(Provided records):
---*---

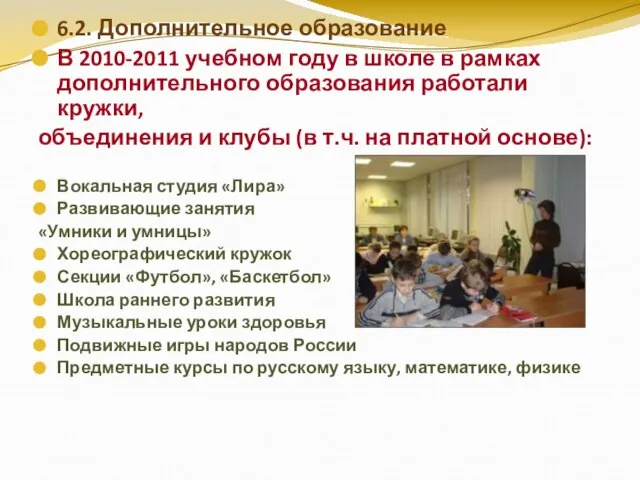 6.2. Дополнительное образование

В 2010-2011 учебном году в школе в рамках дополнительного образования работали кружки,
объединения и клубы (в т.ч. на платной основе):

Вокальная студия «Лира»
Развивающие занятия
«Умники и умницы»
Хореографический кружок
Секции «Футбол», «Баскетбол»
Школа раннего развития
Музыкальные уроки здоровья
Подвижные игры народов России
Предметные курсы по русскому языку, математике, физике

---*---

(What to produce): Your copy should match every entry above exactly and contain no pictures.

(Problem solution):
 6.2. Дополнительное образование

В 2010-2011 учебном году в школе в рамках дополнительного образования работали кружки,
объединения и клубы (в т.ч. на платной основе):

Вокальная студия «Лира»
Развивающие занятия
«Умники и умницы»
Хореографический кружок
Секции «Футбол», «Баскетбол»
Школа раннего развития
Музыкальные уроки здоровья
Подвижные игры народов России
Предметные курсы по русскому языку, математике, физике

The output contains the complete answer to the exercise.